Цифры того года, пожалуй, не слишком отдают мистикой или запахом
рубежей – этим отличились последующие; но всё же, повёрнутые
друг к другу спиной, смотрящие в разные стороны, два последних
знака приобретают определенную загадочность благодаря
своему соседству и своим хвостикам, дающим разнонаправленное
движение. Год был поворотный. Даже чуть-чуть неплохой. В смысле
избытка эйфорионов, многочисленных нестратегических
знакомств, алкоголя в крови за чужой счет и междулекционной
клоунады. Многие, кто нравился, с кем прогуливался, делая легкие
непритязательные намёки, через несколько лет, к окончанию
университета, вышли замуж, некоторые уехали за вновь
нарождающийся «железный занавес». Но в тот год об этом не шло и речи.

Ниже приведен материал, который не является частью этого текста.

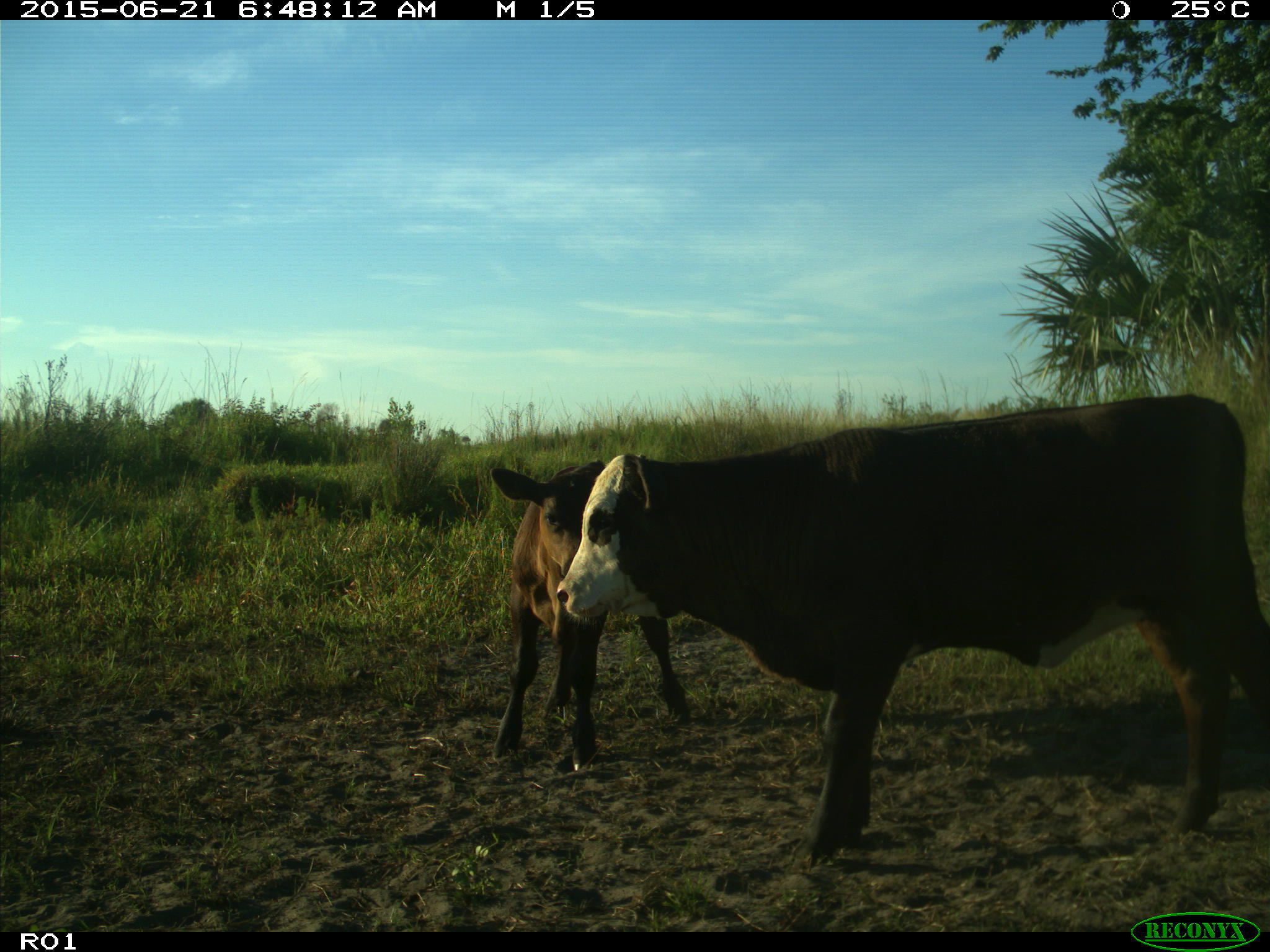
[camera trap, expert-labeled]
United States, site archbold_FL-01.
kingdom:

Речь шла, в основном, о циркумфлексных и акутовых ударениях и
Еврипиде, который, конечно не мог знать, что спустя две с
лишним тысячи лет и примерно столько же километров от его
родины, в одном из университетов близ финно-угорских
возвышенностей будет изучаться античная трагедия. И на одной из лекций
о его творчестве, где-то в конце аудитории хмельной студент
напишет на парте краткое имя. Которое станет для написавшего
на предстоящие несколько лет источником радости, усталости,
заблуждений, тревоги и творчества. К исходу всё уже будет
по-другому, сменится ветер, усугубятся настроения, люди
станут носить в себе сознание людей третьего тысячелетия, всё ещё
не умея расстаться с прежним. В Средней Азии, правда,
по-прежнему будут течь большие реки, и носители
тюркско-персидских языков на своих урчащих диалектах продолжат давать им
названия, предваряя небольшими морфемами одно основное.

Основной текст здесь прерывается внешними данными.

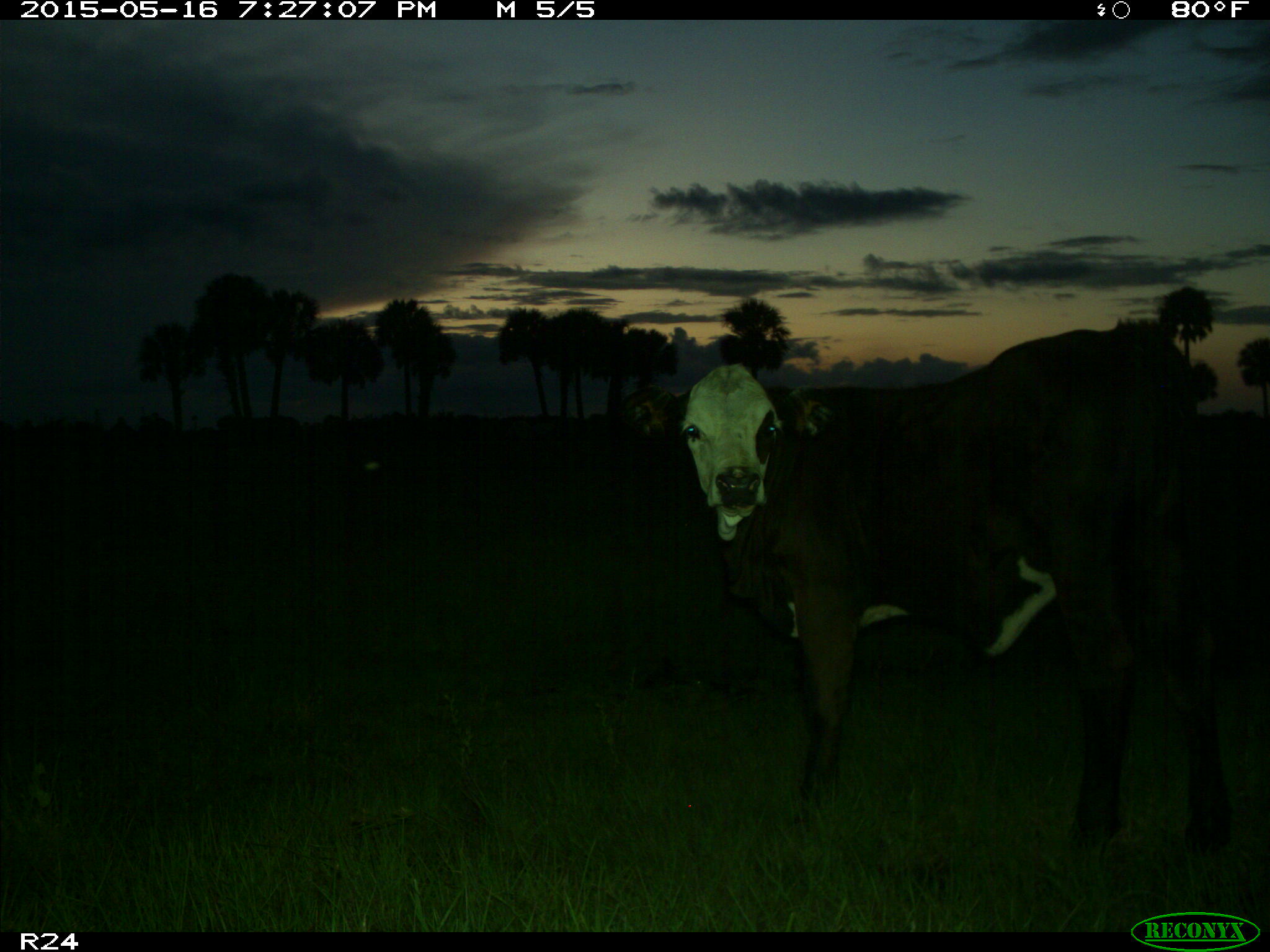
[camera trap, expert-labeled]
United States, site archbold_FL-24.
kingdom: Animalia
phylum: Chordata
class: Mammalia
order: Artiodactyla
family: Bovidae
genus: Bos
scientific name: Bos taurus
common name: domestic cow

Тот год оставил о себе ощущение мозаичного коллажа. Картинки
виртуальной жизни часто совпадали со своими реальными прототипами
из жизни обычной – и казались вполне убедительными. Разрыв
между этими вариантами ещё не был так заметен, как стал в
последующие годы. И не понятно было: темные или светлые силы
занимались подменой, создавая ощущение динамичности событий.

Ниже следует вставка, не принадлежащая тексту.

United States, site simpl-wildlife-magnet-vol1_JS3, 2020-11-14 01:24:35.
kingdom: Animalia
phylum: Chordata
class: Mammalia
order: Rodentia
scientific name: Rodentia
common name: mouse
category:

Приобретенные чувства, эмоции, мысли терял на ветру, копились
усталость, недоумение, претензии. Все стороны света манили
по-прежнему, но Северо-запад притягивал на уровне
безусловности, подсознания.

…и вот ты уже там.

Когда нога ступала на ту землю, соседнюю с твоей, появлялось
ощущение спокойной уверенности. Ни в чём. Оно просто появлялось,
пульсировало – и превращалось в почти беспричинную радость.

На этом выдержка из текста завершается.